PubsubIO is not currently supported in the DirectPipelineRunner. When used locally, you will get an error stating that there is "no evaluator registered for PubsubIO.Read".

It is likely that your permission issues are coming from some other source.

0
votes

Just to help anyone who would search for this,

With the latest version, you can do this. If you want to run the pipeline in local, use "DirectRunner" to run this in local. Use "DataflowRunner" to run this in the cloud.

set the staging location and the runner as shown below.

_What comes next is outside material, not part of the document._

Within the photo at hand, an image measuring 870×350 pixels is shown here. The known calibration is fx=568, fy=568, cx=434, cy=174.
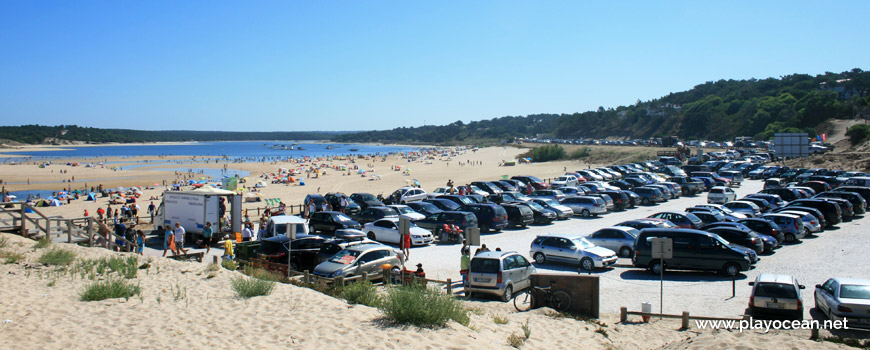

streamingOption.setStagingLocation(PipelineConstants.PUBSUB_STAGING_LOCATION);

streamingOption.setRunner(DataflowRunner.class);

or pass it as arguments.

Can you elaborate a bit more about the permission issue that you have faced?

-1
votes

It actually is possible but the DirectPipelineRunner doesn't support unbounded datasources. Therefore you'll have to set a maxReadTime or maxNumRecords like so:

PubsubIO.Read.topic("projects/<project-id>/topics/<topic>").maxNumRecords(1000);

From PubSub documentation:

A PTransform that continuously reads from a Cloud Pub/Sub stream and returns a PCollection of Strings containing the items from the stream. When running with a PipelineRunner that only supports bounded PCollections (such as DirectPipelineRunner), only a bounded portion of the input Pub/Sub stream can be processed. As such, either PubsubIO.Read.Bound.maxNumRecords(int) or PubsubIO.Read.Bound.maxReadTime(Duration) must be set.